**YOUR INSTRUCTIONS:**
Please copy word for word the passage on the ICD-10 conversion below, everything from "There's a division" down to "for physician informaticists.".

**TEXT BLOCK:**

Start of Block

There's a division among physician informaticists about whether the national conversion to ICD-10
should—or even will—take place next year, despite the latest line in the sand deadline by the CMS for compliance by Oct. 1, 2015.
The bigger issue at play here is whether a new diagnostic coding system should first answer doctors' needs for care delivery, or answer healthcare business needs for a system that facilitates reimbursements
While many physician informaticists may be resigned to the fact there will be a conversion, that doesn't mean all are happy about it, said Dr. William Bria, president of the Association of Medical Directors of Information Systems, a professional association for physician informaticists.
The CMS Thursday issued a final rule on ICD-10
, providing only the minimum amount of delay permitted by Congress in March when it pushed back for at least one year the conversion date from the previous compliance deadline, Oct. 1, 2014.
“Part of the government's problem is that the delay gives people a chance to think about it,” Bria said. “Now, there's the opportunity for people to say, wait a second.”

End of Block

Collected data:
Start of Block

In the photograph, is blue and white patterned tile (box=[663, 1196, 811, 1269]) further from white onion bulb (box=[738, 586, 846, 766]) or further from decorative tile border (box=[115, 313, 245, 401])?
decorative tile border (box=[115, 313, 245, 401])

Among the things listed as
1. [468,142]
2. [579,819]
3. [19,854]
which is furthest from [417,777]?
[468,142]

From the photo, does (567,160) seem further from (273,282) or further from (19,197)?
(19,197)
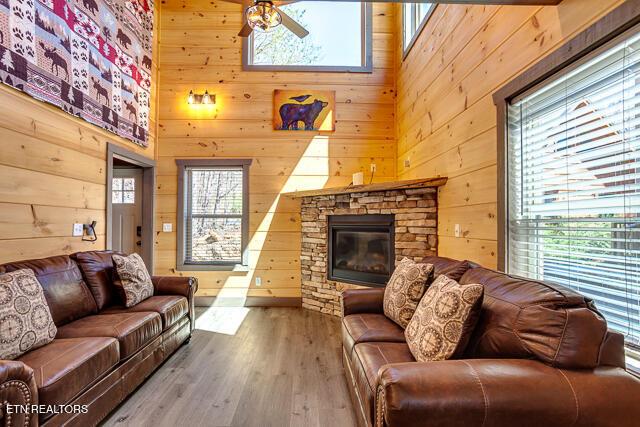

End of Block

**RESPONSE TO THIS EXERCISE:**
There's a division among physician informaticists about whether the national conversion to ICD-10
should—or even will—take place next year, despite the latest line in the sand deadline by the CMS for compliance by Oct. 1, 2015.
The bigger issue at play here is whether a new diagnostic coding system should first answer doctors' needs for care delivery, or answer healthcare business needs for a system that facilitates reimbursements
While many physician informaticists may be resigned to the fact there will be a conversion, that doesn't mean all are happy about it, said Dr. William Bria, president of the Association of Medical Directors of Information Systems, a professional association for physician informaticists.